§ EXERCISE GOAL:
Reproduce each entry below verbatim.

§ DATA FOR THIS TASK:
Start of Block

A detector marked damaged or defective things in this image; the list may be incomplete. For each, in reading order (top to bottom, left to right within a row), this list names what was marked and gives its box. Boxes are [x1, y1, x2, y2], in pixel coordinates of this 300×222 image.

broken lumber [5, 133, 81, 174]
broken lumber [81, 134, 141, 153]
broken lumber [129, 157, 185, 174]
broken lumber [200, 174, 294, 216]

End of Block

§ EXERCISE OUTPUT:
A detector marked damaged or defective things in this image; the list may be incomplete. For each, in reading order (top to bottom, left to right within a row), this list names what was marked and gives its box. Boxes are [x1, y1, x2, y2], in pixel coordinates of this 300×222 image.

broken lumber [5, 133, 81, 174]
broken lumber [81, 134, 141, 153]
broken lumber [129, 157, 185, 174]
broken lumber [200, 174, 294, 216]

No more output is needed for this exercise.